Márcia Denser*
Listas, classificações, relações de nomes, coisas e pessoas nos atraem sempre e irresistivelmente. A propósito, José Luís Fiori compara uma “classificação de animais” de Jorge Luís Borges com as inúmeras e confusas “classificações da esquerda” que os conservadores fazem atualmente na América Latina.
A classificação de animais o filósofo Michel Foucault (“As Palavras e as Coisas”) atribui um tanto inocentemente a uma enciclopédia chinesa descoberta por Borges, como se não soubesse que El Brujo oculta suas próprias ficções por detrás de livros e autores apócrifos, isto é, que também são outras ficções.
A lista é muito engraçada, pois os animais se dividiriam em:
A. Pertencentes ao imperador; B. Embalsamados; C. Domesticados; D. Leitões; E. Sereias; F. Fabulosos; G. Cães em liberdade; H. Que se agitam como loucos; I. Inumeráveis; J. Que acabam de quebrar o vaso; K. Que de longe parecem moscas; L. Et cetera; M. Incluídos na presente classificação; N. Desenhados com um pincel muito fino de pêlo de camelo.
Fiori lembra que, durante a Guerra Fria, a esquerda era considerada uma força política coesa e uma ameaça homogênea, mas agora pespegam-lhe tantas divisões que lembram os animais chineses de Borges. Antigamente, só se distinguiam os “normais” e “equilibrados” dos nacionalistas e populistas, mas hoje eles são múltiplos:
A. Esquerdistas moderados; B. Radicais; C. Do bem; D. Do mal; E. Demagógicos; F. Refundacionistas; G. Etno-sociais; H. Modernos; I. Anarco-triunfalistas (que botei no lugar dos Espalhafatosos de Fiori); J. Anacrônicos; K. Autoritários; L. Pós-modernos M. Nacional-populares; N. Pragmáticos; O. Nacional-desenvolvimentistas; P. Raivosos; Q. Narcísicos; R. Histriônicos; S. Pré-históricos; T. Nazi-fascistas.

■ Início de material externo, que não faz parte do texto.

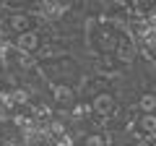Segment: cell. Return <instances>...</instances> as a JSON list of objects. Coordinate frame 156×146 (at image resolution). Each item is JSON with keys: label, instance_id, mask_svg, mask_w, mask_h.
Listing matches in <instances>:
<instances>
[{"label": "cell", "instance_id": "cell-11", "mask_svg": "<svg viewBox=\"0 0 156 146\" xmlns=\"http://www.w3.org/2000/svg\"><path fill=\"white\" fill-rule=\"evenodd\" d=\"M81 146H109V136L101 133V130H91L83 136V144Z\"/></svg>", "mask_w": 156, "mask_h": 146}, {"label": "cell", "instance_id": "cell-14", "mask_svg": "<svg viewBox=\"0 0 156 146\" xmlns=\"http://www.w3.org/2000/svg\"><path fill=\"white\" fill-rule=\"evenodd\" d=\"M135 146H151V144H148V141H138V144H135Z\"/></svg>", "mask_w": 156, "mask_h": 146}, {"label": "cell", "instance_id": "cell-12", "mask_svg": "<svg viewBox=\"0 0 156 146\" xmlns=\"http://www.w3.org/2000/svg\"><path fill=\"white\" fill-rule=\"evenodd\" d=\"M138 110H140V115L156 112V94H154V91H148V94H140V99H138Z\"/></svg>", "mask_w": 156, "mask_h": 146}, {"label": "cell", "instance_id": "cell-8", "mask_svg": "<svg viewBox=\"0 0 156 146\" xmlns=\"http://www.w3.org/2000/svg\"><path fill=\"white\" fill-rule=\"evenodd\" d=\"M135 125H138V136H143V138H154V136H156V112L138 115Z\"/></svg>", "mask_w": 156, "mask_h": 146}, {"label": "cell", "instance_id": "cell-1", "mask_svg": "<svg viewBox=\"0 0 156 146\" xmlns=\"http://www.w3.org/2000/svg\"><path fill=\"white\" fill-rule=\"evenodd\" d=\"M73 8V0H37V16L47 24H57Z\"/></svg>", "mask_w": 156, "mask_h": 146}, {"label": "cell", "instance_id": "cell-3", "mask_svg": "<svg viewBox=\"0 0 156 146\" xmlns=\"http://www.w3.org/2000/svg\"><path fill=\"white\" fill-rule=\"evenodd\" d=\"M115 55H117V63L120 65H133L135 57H138V47H135L133 39H117Z\"/></svg>", "mask_w": 156, "mask_h": 146}, {"label": "cell", "instance_id": "cell-2", "mask_svg": "<svg viewBox=\"0 0 156 146\" xmlns=\"http://www.w3.org/2000/svg\"><path fill=\"white\" fill-rule=\"evenodd\" d=\"M11 45L16 47L18 52H29V55H34V52L39 50V45H42V37H39V31L29 29V31L16 34V42H11Z\"/></svg>", "mask_w": 156, "mask_h": 146}, {"label": "cell", "instance_id": "cell-10", "mask_svg": "<svg viewBox=\"0 0 156 146\" xmlns=\"http://www.w3.org/2000/svg\"><path fill=\"white\" fill-rule=\"evenodd\" d=\"M68 110H70V118H73V120H86L89 115H94V110H91V102H81V104H76V102H73Z\"/></svg>", "mask_w": 156, "mask_h": 146}, {"label": "cell", "instance_id": "cell-5", "mask_svg": "<svg viewBox=\"0 0 156 146\" xmlns=\"http://www.w3.org/2000/svg\"><path fill=\"white\" fill-rule=\"evenodd\" d=\"M52 99H55V104H60V107L68 110V107L76 102V89H73L70 84L57 81V84H52Z\"/></svg>", "mask_w": 156, "mask_h": 146}, {"label": "cell", "instance_id": "cell-13", "mask_svg": "<svg viewBox=\"0 0 156 146\" xmlns=\"http://www.w3.org/2000/svg\"><path fill=\"white\" fill-rule=\"evenodd\" d=\"M11 5H31V3H37V0H8Z\"/></svg>", "mask_w": 156, "mask_h": 146}, {"label": "cell", "instance_id": "cell-7", "mask_svg": "<svg viewBox=\"0 0 156 146\" xmlns=\"http://www.w3.org/2000/svg\"><path fill=\"white\" fill-rule=\"evenodd\" d=\"M65 52H68V50H65L62 45H57V42H47V45L42 42V45H39V50L34 52V55H37L39 63H44V60H52V57H62Z\"/></svg>", "mask_w": 156, "mask_h": 146}, {"label": "cell", "instance_id": "cell-9", "mask_svg": "<svg viewBox=\"0 0 156 146\" xmlns=\"http://www.w3.org/2000/svg\"><path fill=\"white\" fill-rule=\"evenodd\" d=\"M115 47H117V37L112 31H99L96 34V50L99 52H115Z\"/></svg>", "mask_w": 156, "mask_h": 146}, {"label": "cell", "instance_id": "cell-4", "mask_svg": "<svg viewBox=\"0 0 156 146\" xmlns=\"http://www.w3.org/2000/svg\"><path fill=\"white\" fill-rule=\"evenodd\" d=\"M115 107H117V102H115V97H112L109 91H99V94L91 99V110H94V115H99V118L112 115Z\"/></svg>", "mask_w": 156, "mask_h": 146}, {"label": "cell", "instance_id": "cell-6", "mask_svg": "<svg viewBox=\"0 0 156 146\" xmlns=\"http://www.w3.org/2000/svg\"><path fill=\"white\" fill-rule=\"evenodd\" d=\"M5 29L8 31H13V34H21V31H29V24H31V16L29 13H8V18L5 21Z\"/></svg>", "mask_w": 156, "mask_h": 146}]
</instances>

Quanto à classificação da “enciclopédia chinesa”, a confusão é naturalmente atribuída aos erros duma Biologia que engatinhava ao lado da Mitologia, sem contar que a ficção borgiana é tão rigorosamente verossímil que é citada até por Michel Foucault como verdade e Fiori por tabela, mas a vitória eleitoral da esquerda na América Latina parece ter pouco a ver com a Ciência Política.
É natural que muitos não gostem do que está acontecendo, mas o que surpreende nesse momento político não é a imprecisão das idéias e dos projetos imediatos dos governos eleitos, mas sua unidade em torno de um único objetivo central: mudar definitivamente o rumo elitista, racista e subalterno da história latino-americana.
Imprevisível para os cientistas políticos foi a “restauração liberal-conservadora” dos mercados auto-regulados, ocorrida depois de 1980, mas no início do século XXI, duas décadas e meia depois, multiplicam-se os sinais de uma “nova transformação”, nacional e social, e está começando pela América Latina graças à globalização, na forma de um gigantesco movimento democrático a favor de mais justiça na distribuição nacional e internacional dos direitos, do poder e da riqueza.
Gostaria também de lembrar que, quando um poder hegemônico sente seu domínio ameaçado – como é o caso do atual neoliberalismo fundamentalista texano-americano – o primeiro passo é instalar a confusão entre os homens, daí a multiplicação retórica dos nomes do inimigo. Babel rides again.